I watched warily as a woman stepped down and handed the reins to the youngster who had been standing on the back. She then came directly to Mrs. Jennings’s door and introduced herself.
I retrieved my hoard from my hatbox, and we served India tea and cinnamon biscuits to Lady Sarah Pembridge, the squire’s wife.
She was a sturdy woman of perhaps forty years. She wore black so naturally, I assumed it was her preference because it made her presence all that much more formidable. Perhaps my impression in that regard was strengthened by a frank and practical countenance that exhibited none of the telltale signs of grief. By her complexion, I gathered Lady Pembridge was what some ladies derisively referred to as a country horsewoman. I had no doubt whatsoever that she rode to hounds, shot shoulder to shoulder with the men during pheasant season, and could whip a team of four. This was not a lady much in need of a parasol unless it was for the purpose of poking a drunk if he was unlucky enough to be in her way.
“So, you are the lady Darcy told me about,” she said, sweeping her commanding gaze over me. I felt measured, weighed, stamped, and shelved, and I wondered how high—or low—I had been placed. “And Mrs. Jennings. I am pleased to meet you. You inherited the Frye house, I understand?”

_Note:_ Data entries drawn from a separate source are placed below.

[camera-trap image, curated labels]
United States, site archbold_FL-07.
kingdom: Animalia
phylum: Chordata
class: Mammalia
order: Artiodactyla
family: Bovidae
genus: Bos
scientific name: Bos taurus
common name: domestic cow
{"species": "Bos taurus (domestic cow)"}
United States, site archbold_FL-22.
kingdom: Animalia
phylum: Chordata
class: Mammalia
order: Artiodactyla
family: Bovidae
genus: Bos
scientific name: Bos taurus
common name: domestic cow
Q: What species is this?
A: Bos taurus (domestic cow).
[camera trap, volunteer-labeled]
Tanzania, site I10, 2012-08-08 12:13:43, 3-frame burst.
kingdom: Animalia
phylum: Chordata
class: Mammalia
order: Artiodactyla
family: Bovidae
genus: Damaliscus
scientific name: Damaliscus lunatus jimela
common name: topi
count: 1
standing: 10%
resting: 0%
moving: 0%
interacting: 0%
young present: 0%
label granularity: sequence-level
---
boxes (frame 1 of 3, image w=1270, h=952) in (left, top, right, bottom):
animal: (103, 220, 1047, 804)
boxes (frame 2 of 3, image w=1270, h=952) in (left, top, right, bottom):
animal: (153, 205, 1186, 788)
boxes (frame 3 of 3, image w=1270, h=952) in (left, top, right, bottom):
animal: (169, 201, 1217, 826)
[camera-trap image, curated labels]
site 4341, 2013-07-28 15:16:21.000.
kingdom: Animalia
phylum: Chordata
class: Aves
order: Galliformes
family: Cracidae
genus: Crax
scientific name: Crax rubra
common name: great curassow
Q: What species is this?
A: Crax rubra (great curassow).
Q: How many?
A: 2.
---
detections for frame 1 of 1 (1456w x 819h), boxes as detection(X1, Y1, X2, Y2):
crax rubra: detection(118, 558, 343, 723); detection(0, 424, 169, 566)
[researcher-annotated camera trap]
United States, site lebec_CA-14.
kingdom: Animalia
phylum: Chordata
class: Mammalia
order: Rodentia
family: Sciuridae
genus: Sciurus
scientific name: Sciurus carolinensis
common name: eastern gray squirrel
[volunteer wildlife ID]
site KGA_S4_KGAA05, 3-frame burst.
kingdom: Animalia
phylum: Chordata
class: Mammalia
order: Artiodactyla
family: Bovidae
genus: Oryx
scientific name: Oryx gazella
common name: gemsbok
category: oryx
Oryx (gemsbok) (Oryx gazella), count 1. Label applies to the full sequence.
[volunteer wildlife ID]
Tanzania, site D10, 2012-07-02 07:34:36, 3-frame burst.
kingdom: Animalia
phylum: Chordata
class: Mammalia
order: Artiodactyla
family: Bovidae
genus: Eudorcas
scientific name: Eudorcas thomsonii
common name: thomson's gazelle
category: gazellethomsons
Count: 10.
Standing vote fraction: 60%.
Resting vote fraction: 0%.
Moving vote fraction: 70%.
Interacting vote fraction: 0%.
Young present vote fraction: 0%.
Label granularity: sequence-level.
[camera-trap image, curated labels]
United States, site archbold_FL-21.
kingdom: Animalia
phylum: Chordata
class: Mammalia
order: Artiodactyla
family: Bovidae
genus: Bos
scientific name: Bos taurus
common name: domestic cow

“Did I?” Mrs. Jennings asked me in a whisper.
“You did, Auntie. This is the house that Aunt Gardiner grew up in while you were away in Derby.”
Lady Pembridge did not stay long. Nor did she ask intrusive questions of either Mrs. Jennings or me. Instead, we talked of what day of the week I went to the butcher and the baker, whether I bought sundries from Stevenson’s or Yorke’s, which coal monger we preferred, and whether the vicar’s wife had visited me.
To her last question, I answered, “I have not met Mrs. Wilkes just yet.”
“You have no company at all, according to Darcy.”
“We receive daily visits from Mrs. Edmonton,” I replied lightly.
“Who? The brothel owner?” she asked.
“Dear Lord. Is that who she is?”
“Was. She has set herself up to be respectable now but has made no inroads in that regard.”
“I am surprised she is not now knocking on the door to try to discover who is visiting me,” I said with a defeated smile. “I believe I have made us equally unpalatable company by allowing the acquaintance.”
“Never mind,” the squire’s wife said, rising from her chair. “My rule is never to be squeamish about any person I encounter. I meet everyone standing, and if they are not to my liking, I walk away. My reputation has always been independent of whom I meet.”
“Yes ma’am,” I replied in the subdued manner of a schoolgirl told to stand up straight.
Lady Pembridge was a singular acquaintance, and I held her in the category of unknown, having never before met a woman who was powerful in her own right. This was not a lady who leaned on her husband’s consequence—she had her own supply—but I suspected she would be hard to warm to.
Mrs. Jennings was also tepid in her response to “that lady.” Auntie had no references to call upon with regard to such a formidable woman, and as such, she could not assign even a false identity to her.